Project Description Heading link

Gun crimes have become a source of senseless violence and tragic deaths in the city of Chicago and similar urban areas. In a city like Chicago, many of these gun crimes have a high chance of going unsolved with police presence being unable to assist every victim that becomes unfortunately involved. Current technologies in use by the city tend to report false positives tying up the already small police force and worsening relations with police while perpetuating discrimination due to the placement of Shotspotter in minority neighborhoods. DNGR is an acoustic gunshot detection system which will utilize pattern recognition and machine learning software in order to accurately identify gunshots with up to a 95% detection rate around the vicinity of a homeowner’s property and alert them of events through a smart app.
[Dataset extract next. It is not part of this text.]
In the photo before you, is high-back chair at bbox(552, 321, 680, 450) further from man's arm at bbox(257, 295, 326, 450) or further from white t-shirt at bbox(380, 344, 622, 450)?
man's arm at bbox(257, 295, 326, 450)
The app will provide owners a timestamped notification of when the event occurred and give the option to provide the data to police authorities. The system will also utilize the ability to connect with smart home APIs such as Google Assistant and Amazon Alexa in order to notify and gather data on time logs of gunshots around their proximity while also pushing notifications to any other connected smart devices on a home network. In dealing with this data and the recording process, user privacy will be maintained through the system per user surveys and feedback to maintain peace of mind. As a team, we have implemented a trained neural network to filter gunshots through a voice bonnet attached to a Raspberry Pi 4 which continuously detects, records and sends notification data to a graphic user interface application while also supporting Google Assistant commands. LEDs have been programmed to provide a visual cue of the system status.